Auch die Filmauswahl selbst setzt mehr auf das Diskussionswürdige - und auch Anstößige - als auf den gelungenen Dokumentarfilm im üblichen Sinn: Dass ein Film wie Michael Glawoggers Working Man´s Death in Leipzig und Duisburg im Wettbewerb steht, ist die Ausnahme. Um so auffälliger, dass sich trotz dieser im einzelnen unterschiedlichen Filmauswahl bei beiden Festivals ein ähnlicher Trend ablesen lässt: Die Rückkehr zu einer Wirklichkeit, die im Kreisen um Selbstreflektion, Inszenierung und Simulationshypothesen längst abhanden gekommen schien. Auch die jüngste Geschichte der Filmwoche selbst spiegelt diese Bewegung in ihren wechselnden Themen von Was geht... (2002) über Echt falsch (2003) und das Material (2004) bis zum diesjährigen Festivalmotto der Freunde der Realität. Das ist nicht ironisch gemeint, mit einem Augenzwinkern aber schon, schließlich besitzt man Geschichtsbewusstsein genug, um die Fegefeuer nicht zu vergessen, die den Begriff der Wirklichkeit hoffentlich für lange Zeit von naiver Selbstverständlichkeit läuterten. So muss sich der Blick in die Realität keineswegs auf den Realismus beschränken. Und die filmische Welt kann ganz unterschiedliche Farben tragen: Von der Sakralisierung - bei Glawogger - über die nüchterne Bestandsaufnahme bis zu spielerischem Eingreifen in bestehende soziale Räume wie bei Robert Brakamps Der Bootgott vom Seesportclub, der für eine Filmzeit aus einem brandenburgischen Wassersportverein einen sumerischen Gottesstaat samt ABM-Gott Enki macht.

Eine hübsche Spielerei. Erhellender sind da die Verfremdungseffekte von Malerei heute, der anhand von Werbetafeln einen Zug durch die Jahre 1998 bis 2004 macht. Dabei bedienen sich Stefan Hayn und Anja-Christin Remmert eines schönen Kunstgriffs, um die Wahrnehmung des Alltäglichen für ein jenseits des Status Quo zu öffnen: Die Plakate wurden erst auf Berliner U-Bahnhöfen und Straßen abaquarelliert und dann gefilmt. Leider wird der so eröffnete historische und ästhetische Assoziationsraum gleich wieder durch die Textebene geschlossen, die die Bilder in Geiselhaft nimmt für eine Botschaft, die die vielfach vermittelten Beziehungen zwischen Politik und Kapital auf eindimensionales Verschwörungsdenken verkürzt.

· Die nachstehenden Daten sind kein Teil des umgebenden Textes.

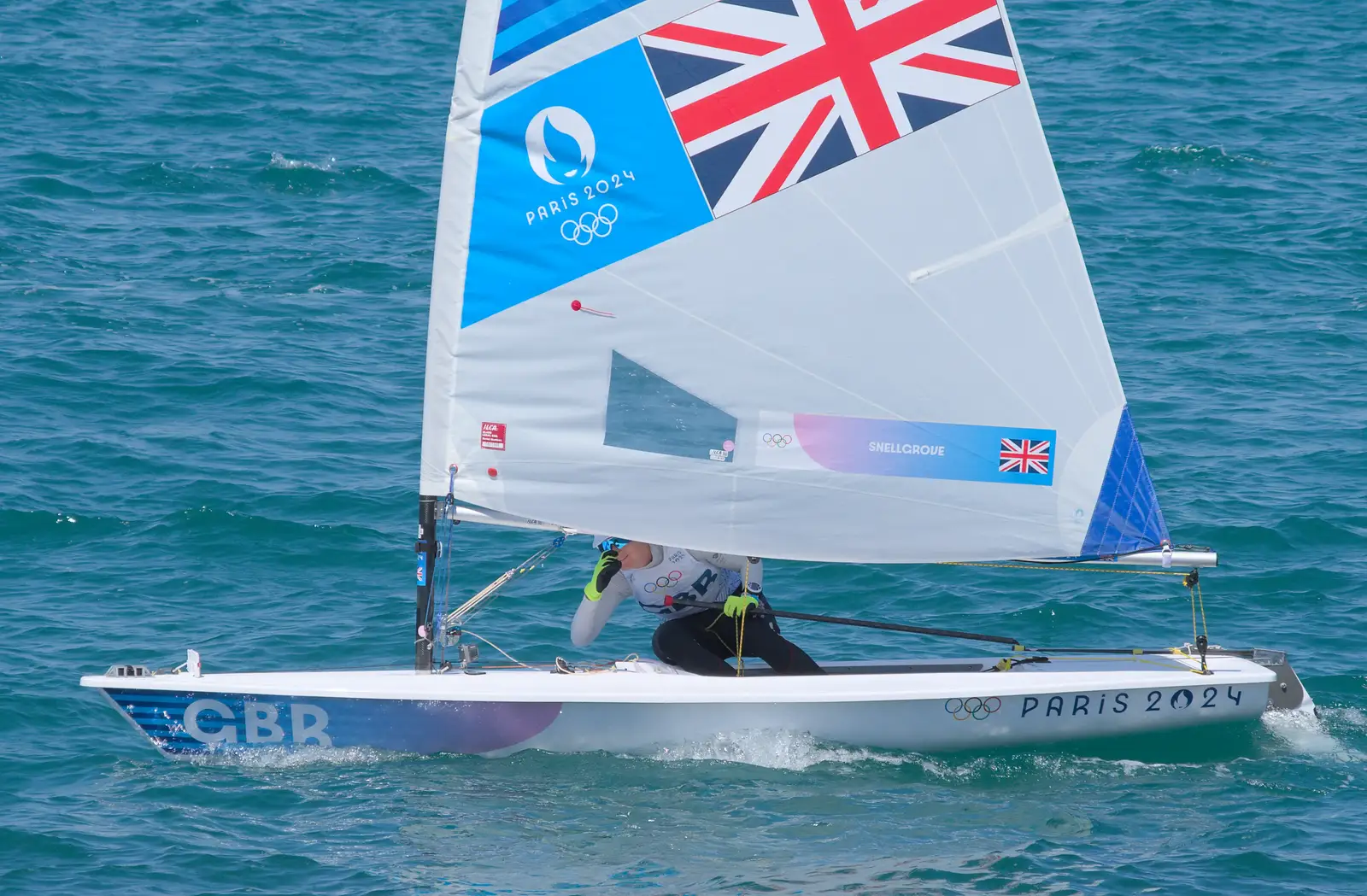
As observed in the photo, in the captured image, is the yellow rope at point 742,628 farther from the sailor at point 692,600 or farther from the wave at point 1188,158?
the wave at point 1188,158

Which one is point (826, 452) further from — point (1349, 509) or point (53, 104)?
point (53, 104)

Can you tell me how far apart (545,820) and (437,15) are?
82.1 feet

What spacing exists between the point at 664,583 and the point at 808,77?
350 cm

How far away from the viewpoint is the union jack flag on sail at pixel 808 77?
1027cm

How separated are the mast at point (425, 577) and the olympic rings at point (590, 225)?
1.88 metres

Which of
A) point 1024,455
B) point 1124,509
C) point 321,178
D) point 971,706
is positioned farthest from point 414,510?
point 321,178

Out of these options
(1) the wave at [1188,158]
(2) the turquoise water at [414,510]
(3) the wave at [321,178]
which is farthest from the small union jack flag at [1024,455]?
(1) the wave at [1188,158]

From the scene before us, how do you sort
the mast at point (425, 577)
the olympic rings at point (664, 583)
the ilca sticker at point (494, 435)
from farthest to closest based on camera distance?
the olympic rings at point (664, 583)
the mast at point (425, 577)
the ilca sticker at point (494, 435)

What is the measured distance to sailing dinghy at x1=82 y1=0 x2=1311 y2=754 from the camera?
1033 cm

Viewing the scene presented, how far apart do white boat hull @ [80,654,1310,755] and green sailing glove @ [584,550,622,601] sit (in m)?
0.57

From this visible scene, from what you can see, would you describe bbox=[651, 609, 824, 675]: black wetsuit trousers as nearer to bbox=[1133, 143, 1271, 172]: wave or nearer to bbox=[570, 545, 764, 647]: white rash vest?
bbox=[570, 545, 764, 647]: white rash vest

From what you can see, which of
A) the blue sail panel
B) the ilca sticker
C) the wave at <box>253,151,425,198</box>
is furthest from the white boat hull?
the wave at <box>253,151,425,198</box>

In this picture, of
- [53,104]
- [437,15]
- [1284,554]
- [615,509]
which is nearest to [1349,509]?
[1284,554]

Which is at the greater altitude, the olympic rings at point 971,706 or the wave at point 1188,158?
the wave at point 1188,158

Den Blick in das Innere des Kapitalismus versucht die Schweizer Regisseurin Sabine Gisiger in Gambit, einer spannenden Porträt-Recherche des Mannes, der damals bei Hoffmann-La Roche technischer Leiter des Unglückswerks in Seveso war. Gambit zeigt präzise, wie Sambeth zum Bauernopfer für die kriminellen Dioxin-Machenschaften der Konzernführung gemacht wurde, garniert diese Erkenntnis aber mit zuviel Privatleben und einem musikalischen Zuckerguss, der eigenständige Gefühlserfahrungen beim Zuschauen verhindert.

Überemotionalisierung wurde von einigen auch dem 3Sat-Preisträger Weiße Raben vorgeworfen. Dabei ist es hier eher der Stoff selbst, der aufwühlt. Johann Feindt und Tamara Trampe dokumentieren in ihrem Film - der am 24.11. ins Kino kommt - anhand einiger seelisch und körperlich zerstörter Tschetschenien-Heimkehrer eindringlich die Folgen eines verschwiegenen Krieges in einem Land, wo der Begriff von Normalität klaustrophobisch eng ist und Männer erst als Soldaten zu echten Männern werden. Auch in Romuald Karmakars mit dem Arte-Preis ausgezeichneten Between the Devil and the Wide Blue Sea ist eine geschlossene klaustrophobe Welt filmische Realität, die der Techno-Clubs und Discotempel. Neun Acts hat Karmarkar mit der Digitalkamera aufgenommen und zeigt sie in langen bewegten Takes. Ob sich die Energieströme zwischen Bühne und Clubbesuchern allerdings auch auf den techno-ungewohnten Kinozuschauer übertragen, dürfte sehr von der musikalischer Disposition abhängen. Es bleibt die Erfahrung einer bisher unbekannten Realität. Anfreunden muss man sich ja nicht gleich.